Я понял намек Софьи Димитриевны.

♦♦♦

Почти нет русских парижан, которые бы не слышали краем уха о существовании некоего братства с гностическим учением, о котором никто не знает подробностей. О принадлежности к нему писателей, иерархов, профессоров глухо перешептываются, ничего не решаясь утверждать. О целях и задачах, о путях к их осуществлению молчат вообще.

В начале моего пребывания в Париже мне случилось говорить с литератором, чье имя сплетни ассоциируют с «братством». Беседа постепенно перешла на религиозные вопросы.

— Вы верите в Бога, Рафаил Богданович? — спросил я случайно.

— Как вам сказать… Я верю в великого архитектора вселенной…

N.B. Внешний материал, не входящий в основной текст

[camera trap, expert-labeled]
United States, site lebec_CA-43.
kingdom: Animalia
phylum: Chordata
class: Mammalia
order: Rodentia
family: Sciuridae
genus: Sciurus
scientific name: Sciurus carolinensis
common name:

Я схватил его испытующий взгляд. Это был пароль; мне осторожно предлагался вопрос, соприкасался ли я в России с неким обществом, с неким учением… о его существовании там я знал, но никогда в него не входил и был принужден промолчать.

♦♦♦

Размышляя об всем этом, я не заметил, как добрался до метро Аббесс. Парижане из числа моих читателей вспомнят бесконечный спуск, начинающийся от входа и ведущий к платформе, где проходят поезда. Хотя станция снабжена лифтами, должен признаться, что я никогда не могу, если судьба забрасывает меня в эти места, противостоять искушению подняться или спуститься пешком. Странное очарование живет для меня в бессчетных ступенях винтовой лестницы, в ее медлительных поворотах, в Холодном сером камне, тускло озаренных мерцающей в вышине лампочкой. Словно я переношусь в заколдованный замок, в одно из тех подземелий средневековья, о которых мы в молодости жадно читали в исторических романах.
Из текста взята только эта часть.